Atmel plays fast and loose with its new chip's low power credentials
On the face of it, this article gives the appearance that Atmel's raced into the lead by a substantial margin in the realm of low power ARM offerings - New ARM-powered chip aims for battery life measured in decades | Ars Technica
However a quick peek beneath the surface reveals all is not what it seems at first sight.
First a stand-out from the linked article :
Atmel, the San Jose-based microcontroller maker, today released samples of a new type of ultra-low power, ARM based microcontroller that could radically extend the battery life of small low-power intelligent devices. The new ... (MCUs) consume less than 35 microamps of power per megahertz of processing speed while active,
Radically eh? Less than 35 microamps /MHz is the claim here - wanna see how that stacks up?

PROBLEM A -> Using the post on Atmel's low-power chip, decide whether each statement agrees with it: (i) Atmel is based in San Jose; (ii) the new microcontrollers draw less than 35 microamps per megahertz while active; (iii) Atmel released final production chips. Answer yes or no for each, and quote the words from the post that decide it.
PROBLEM B -> Copy out the part of the Atmel post between "First a stand-out" and "that stacks up?", inclusive, swapping "microamps" for "microamperes".
PROBLEM C -> Summarize the post on Atmel's low-power chip in two sentences.

PROVIDED MATERIAL ->

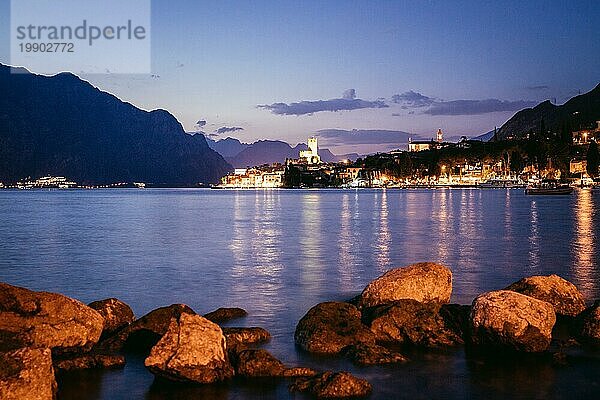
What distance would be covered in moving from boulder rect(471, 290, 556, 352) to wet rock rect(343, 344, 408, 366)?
224 cm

EXERCISE OUTPUT A ->
(i) Yes: "Atmel, the San Jose-based microcontroller maker"
(ii) Yes: "consume less than 35 microamps of power per megahertz of processing speed while active"
(iii) No: "today released samples of a new type of ultra-low power, ARM based microcontroller"

EXERCISE OUTPUT B ->
First a stand-out from the linked article :
Atmel, the San Jose-based microcontroller maker, today released samples of a new type of ultra-low power, ARM based microcontroller that could radically extend the battery life of small low-power intelligent devices. The new ... (MCUs) consume less than 35 microamperes of power per megahertz of processing speed while active,
Radically eh? Less than 35 microamperes /MHz is the claim here - wanna see how that stacks up?

EXERCISE OUTPUT C -> The post quotes an Ars Technica article saying Atmel released samples of an ARM-based microcontroller that uses less than 35 microamps per megahertz while active and could radically extend battery life. It argues that Atmel's apparent lead in low-power ARM chips is not what it seems on closer inspection and offers to show how the figure stacks up.